Fukushima: Schlimmer als in Tschernobyl, wo «nur» ein Reaktor explodierte

(TR) Die AKW-Katastrophe in Fukushima habe «nur» Stufe 5 auf der internationalen Skala erreicht, hiess es lange Zeit. Nun aber räumen die japanischen Behörden ein, dass es sich doch um eine Katastrophe der Stufe 7 handle – wie damals in Tschernobyl. Auf Radio DRS nahm der deutsche Physiker Sebastian Pflugbeil, Präsident der Gesellschaft für Strahlenschutz, Stellung dazu.


Schon vor einem Monat hatte Sebastian Pflugbeil schlimmste Befürchtungen geäussert und den japanischen Behörden keinen Glauben geschenkt (siehe Meldung auf ee-news.ch vom 23. März>>) . Diese behaupteten unbelehrbar, es handle sich bei der AKW-Katastrophe in Fukushima «nur» um eine Katastrophe der Stufe 5 auf der internationalen Skala. Jede Skepsis hat sich nun leider als unabwendbare Realität erwiesen. «Dass die japanischen Behörden jetzt eingestehen, dass es sich um eine Katastrophe handelt, die mit jener vor 25 Jahren in Tschernobyl gleichzusetzen ist, hat schon einen gewissen ‹diplomatischen Wert›», äusserte sich Sebastian Pflugbeil gegenüber Radio DRS. Will heissen: die japanischen Behörden und die Betreibergesellschaft des havarierten Atomkraftwerks, Tokyo Electric Power (Tepco), konnten nicht länger unter dem Deckel halten, dass der Super-GAU auch für Japan zur unabwendbaren Tatsache geworden ist.

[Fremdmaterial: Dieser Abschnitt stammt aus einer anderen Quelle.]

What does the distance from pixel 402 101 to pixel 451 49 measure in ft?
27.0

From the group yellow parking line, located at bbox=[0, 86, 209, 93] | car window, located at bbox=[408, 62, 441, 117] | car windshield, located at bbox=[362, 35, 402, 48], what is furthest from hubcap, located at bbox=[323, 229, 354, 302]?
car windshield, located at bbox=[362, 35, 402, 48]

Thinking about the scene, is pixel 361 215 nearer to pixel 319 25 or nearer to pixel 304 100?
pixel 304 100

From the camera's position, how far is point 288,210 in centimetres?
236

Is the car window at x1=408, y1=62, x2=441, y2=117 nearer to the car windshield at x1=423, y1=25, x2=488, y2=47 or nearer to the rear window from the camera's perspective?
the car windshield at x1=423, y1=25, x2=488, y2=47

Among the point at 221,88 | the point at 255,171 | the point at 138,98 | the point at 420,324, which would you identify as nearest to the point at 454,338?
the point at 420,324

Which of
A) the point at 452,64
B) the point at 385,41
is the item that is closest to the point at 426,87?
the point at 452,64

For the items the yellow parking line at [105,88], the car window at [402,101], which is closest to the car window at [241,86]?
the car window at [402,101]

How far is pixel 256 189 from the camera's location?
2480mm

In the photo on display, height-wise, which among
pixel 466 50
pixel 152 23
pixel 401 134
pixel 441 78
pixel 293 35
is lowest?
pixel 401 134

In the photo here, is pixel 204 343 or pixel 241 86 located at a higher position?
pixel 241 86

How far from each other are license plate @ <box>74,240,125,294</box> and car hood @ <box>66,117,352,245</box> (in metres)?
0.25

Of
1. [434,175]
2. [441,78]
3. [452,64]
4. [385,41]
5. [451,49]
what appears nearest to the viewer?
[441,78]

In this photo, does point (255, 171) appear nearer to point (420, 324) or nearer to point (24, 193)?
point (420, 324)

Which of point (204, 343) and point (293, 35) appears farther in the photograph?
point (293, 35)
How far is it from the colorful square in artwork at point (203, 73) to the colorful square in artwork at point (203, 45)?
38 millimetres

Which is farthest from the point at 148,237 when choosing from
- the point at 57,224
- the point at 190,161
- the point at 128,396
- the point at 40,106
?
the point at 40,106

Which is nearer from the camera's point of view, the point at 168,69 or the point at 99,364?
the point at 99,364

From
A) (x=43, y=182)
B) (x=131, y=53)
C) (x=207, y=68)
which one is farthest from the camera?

Keine präzisen inhaltlichen Verpflichtungen
Was bedeutet diese neue Einschätzung? Verlangt sie nach einer neuen Vorgehensweise? Laut dem Präsidenten der Strahlenschutzgesellschaft sind für den Katastrophenfall von dieser extremen, nicht mehr vorstellbaren Dimension leider keine präzisen inhaltlichen Verpflichtungen zwingend vorgesehen. Doch dessen ungeachtet müssten die japanischen Behörden und/oder Tepco die Leute sofort grossräumig abtransportieren; bisher wurden die Leute im Umkreis von 20 km evakuiert, wenn auch nur unvollständig. Den Leuten zwischen 20 und 30 km Entfernung wurde ein Wegzug bloss dringend empfohlen. Für Sebastian Pflugbeil reicht dies in keiner Weise, um noch Schlimmeres zu vermeiden. «Die Evakuierung muss generalstabsmässig erfolgen, so wie man dies in Tschernobyl getan hat; dort sind mehrere Tausend Busse mit Leuten aus der Region weggefahren.»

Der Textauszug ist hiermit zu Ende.